Zhauyrtau is a mountain located 10 km north-east of the village of Aiyrtas (Айыртас), Aktogay District, Karaganda Region. It is 7 km long from west to east and is 5 km wide.

== Origin of the name ==
The name of the mountain Zhauyrtau comes from Kazakh words “zhauyr” - a wound on the horse's back caused by a saddle and “tau” - mountain. The origin of the name Zhauyrtau is associated with the Kazakh folk epic "Kozy-Korpesh - Bayan-sulu". According to one of the sources, the mountain got its name since it resembles the shape of a horse's back. Other sources claim that its name does not describe its appearance in any way and is associated with the place where the character of the epic Aybas left his horse.

The "Kozy-Korpesh - Bayan-sulu" describes how a greedy Karabay, who did not want to let his daughter Bayan marry her beloved Kozy, decided to move away from the Kozy's aul in the hope of marrying her with another man who would match his venal expectations. According to the epic, when they reached the Ayagoz River, they met the son of the Nogai Bay, Kodar, who soon fell in love with the beautiful Bayan. Having lost all hope, the girl decided to send a messenger Aybas to her lover with the news that her father wants to marry her to Kodar against her will.

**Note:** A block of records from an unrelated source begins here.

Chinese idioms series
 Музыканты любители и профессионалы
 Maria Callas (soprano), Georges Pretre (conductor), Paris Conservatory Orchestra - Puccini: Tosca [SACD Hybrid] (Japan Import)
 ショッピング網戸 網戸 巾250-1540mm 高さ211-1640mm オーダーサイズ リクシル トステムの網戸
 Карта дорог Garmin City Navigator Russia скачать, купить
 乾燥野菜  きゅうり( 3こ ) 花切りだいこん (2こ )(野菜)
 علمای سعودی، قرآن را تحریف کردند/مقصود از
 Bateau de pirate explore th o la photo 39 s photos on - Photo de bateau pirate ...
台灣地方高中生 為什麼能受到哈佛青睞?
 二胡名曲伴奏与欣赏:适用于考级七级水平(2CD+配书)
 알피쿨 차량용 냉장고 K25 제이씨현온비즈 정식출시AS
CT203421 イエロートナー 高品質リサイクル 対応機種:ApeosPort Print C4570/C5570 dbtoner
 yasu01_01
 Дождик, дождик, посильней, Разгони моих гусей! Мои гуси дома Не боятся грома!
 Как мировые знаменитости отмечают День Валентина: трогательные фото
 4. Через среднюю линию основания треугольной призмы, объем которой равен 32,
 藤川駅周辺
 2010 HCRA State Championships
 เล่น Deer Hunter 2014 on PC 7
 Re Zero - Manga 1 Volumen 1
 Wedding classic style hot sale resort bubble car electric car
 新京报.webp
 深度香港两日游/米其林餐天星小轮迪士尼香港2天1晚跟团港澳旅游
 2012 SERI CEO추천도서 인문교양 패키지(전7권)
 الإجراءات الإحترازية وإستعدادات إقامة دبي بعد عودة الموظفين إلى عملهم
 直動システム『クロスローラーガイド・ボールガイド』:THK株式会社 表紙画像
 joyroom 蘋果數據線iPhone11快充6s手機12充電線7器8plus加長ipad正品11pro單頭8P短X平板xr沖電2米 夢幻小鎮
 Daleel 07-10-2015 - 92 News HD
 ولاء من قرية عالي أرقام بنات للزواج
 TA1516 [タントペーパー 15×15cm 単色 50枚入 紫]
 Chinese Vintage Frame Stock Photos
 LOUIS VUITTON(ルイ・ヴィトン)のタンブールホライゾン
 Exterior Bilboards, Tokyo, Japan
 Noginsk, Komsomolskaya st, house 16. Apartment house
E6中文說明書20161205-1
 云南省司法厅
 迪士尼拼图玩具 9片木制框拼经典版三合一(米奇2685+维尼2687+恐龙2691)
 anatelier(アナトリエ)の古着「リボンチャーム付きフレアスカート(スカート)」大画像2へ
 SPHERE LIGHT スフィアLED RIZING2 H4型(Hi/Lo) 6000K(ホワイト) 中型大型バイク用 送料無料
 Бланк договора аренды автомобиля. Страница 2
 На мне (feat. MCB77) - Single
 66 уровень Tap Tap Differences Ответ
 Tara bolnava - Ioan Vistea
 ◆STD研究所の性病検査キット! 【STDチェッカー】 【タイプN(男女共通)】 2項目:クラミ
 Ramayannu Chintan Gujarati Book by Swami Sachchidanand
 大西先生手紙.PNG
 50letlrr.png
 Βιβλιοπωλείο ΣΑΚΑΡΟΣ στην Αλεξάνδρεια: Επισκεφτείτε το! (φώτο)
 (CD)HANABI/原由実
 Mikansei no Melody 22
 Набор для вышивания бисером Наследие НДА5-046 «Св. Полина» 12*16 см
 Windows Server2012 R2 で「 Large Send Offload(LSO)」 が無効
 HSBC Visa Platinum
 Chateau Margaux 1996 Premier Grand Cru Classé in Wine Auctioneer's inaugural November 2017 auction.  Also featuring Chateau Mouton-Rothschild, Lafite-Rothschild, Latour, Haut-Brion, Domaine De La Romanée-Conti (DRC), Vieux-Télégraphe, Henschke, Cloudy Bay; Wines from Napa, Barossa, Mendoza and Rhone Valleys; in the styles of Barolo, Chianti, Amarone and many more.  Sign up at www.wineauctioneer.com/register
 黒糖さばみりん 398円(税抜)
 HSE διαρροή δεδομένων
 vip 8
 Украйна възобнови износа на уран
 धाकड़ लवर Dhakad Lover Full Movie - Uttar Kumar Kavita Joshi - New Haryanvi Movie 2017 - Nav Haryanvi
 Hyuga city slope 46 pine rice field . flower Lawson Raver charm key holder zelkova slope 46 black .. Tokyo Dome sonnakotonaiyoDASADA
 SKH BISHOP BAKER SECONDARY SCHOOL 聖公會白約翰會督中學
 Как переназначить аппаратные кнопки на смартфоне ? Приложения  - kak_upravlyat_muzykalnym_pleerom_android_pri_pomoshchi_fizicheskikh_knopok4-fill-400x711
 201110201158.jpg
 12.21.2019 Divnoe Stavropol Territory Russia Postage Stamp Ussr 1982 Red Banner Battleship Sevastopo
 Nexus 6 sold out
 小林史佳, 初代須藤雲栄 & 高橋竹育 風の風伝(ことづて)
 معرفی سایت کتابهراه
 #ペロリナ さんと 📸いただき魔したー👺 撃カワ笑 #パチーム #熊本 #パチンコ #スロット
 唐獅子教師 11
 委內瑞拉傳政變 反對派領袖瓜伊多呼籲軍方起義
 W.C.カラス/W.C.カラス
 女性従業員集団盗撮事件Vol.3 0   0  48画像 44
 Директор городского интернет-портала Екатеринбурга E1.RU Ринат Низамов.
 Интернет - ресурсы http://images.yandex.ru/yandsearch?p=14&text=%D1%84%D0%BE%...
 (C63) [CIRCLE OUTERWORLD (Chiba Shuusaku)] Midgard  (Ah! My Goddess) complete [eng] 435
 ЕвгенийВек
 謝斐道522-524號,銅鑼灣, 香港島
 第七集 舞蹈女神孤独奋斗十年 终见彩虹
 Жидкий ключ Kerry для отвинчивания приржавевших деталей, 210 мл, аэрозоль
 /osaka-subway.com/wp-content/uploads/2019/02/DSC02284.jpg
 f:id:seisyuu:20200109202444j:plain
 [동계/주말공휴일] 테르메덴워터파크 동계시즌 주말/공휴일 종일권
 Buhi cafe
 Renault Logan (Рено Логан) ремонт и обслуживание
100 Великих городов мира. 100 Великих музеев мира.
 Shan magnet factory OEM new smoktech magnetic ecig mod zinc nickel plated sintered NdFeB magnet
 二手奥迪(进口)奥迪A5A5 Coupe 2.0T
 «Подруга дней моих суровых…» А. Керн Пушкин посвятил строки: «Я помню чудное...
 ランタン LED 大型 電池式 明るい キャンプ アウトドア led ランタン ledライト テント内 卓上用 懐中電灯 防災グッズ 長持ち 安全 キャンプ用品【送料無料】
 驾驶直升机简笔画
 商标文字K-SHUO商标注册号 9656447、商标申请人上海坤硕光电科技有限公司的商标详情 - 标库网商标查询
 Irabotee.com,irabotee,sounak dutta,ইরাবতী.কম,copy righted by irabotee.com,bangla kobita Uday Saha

Aybas rode his stallion Baka, which was given to him by Bayan, for a long time across the endless steppes of Saryarka. Tired from the ride, he did not notice how he lost a dombra (a Kazakh musical instrument), a necklace, and a headdress with heron feathers from the chest, that Bayan wanted to address to Kozy. The places where he dropped them were eventually named "Dombyraly" (from “dombra”), "Monshakty" (Kaz. "monshak" - necklace), and "Karkaraly" (Kaz. "karkara" - heron).

Despite severe exhaustion, Aibas continued to ride, but the horse was not able to gallop further and stopped by the river, which as a result was named "Tokyrauyn" (Kaz. "tokyrau" - to stop). Devoted to his mission, Aybas let the horse gather strength by the river and rode further. The mountain Zhauyrtau was named in the same way as the above-mentioned places, since, according to the legend, Baka finally stopped next to the mountain due to a long journey and a huge wound under his saddle.
Mount Zhauyrtau bore its original name until the 20th century and received a new name Temirtau due to the great transformations in the steppe. In 1940 the academician Kanysh Satbayev has found 200 million tons of iron ore in Karsakbay, Atasu, and Karkaraly fields. As a result, the city of metallurgists Temirtau was built near the mountain, which got its name because it comes from the words "tau-tau temir" – Kaz. "mountains of iron", "abundance of iron". Then, mount Zhauyrtau took over the name of the city and began to be called the same - Temirtau.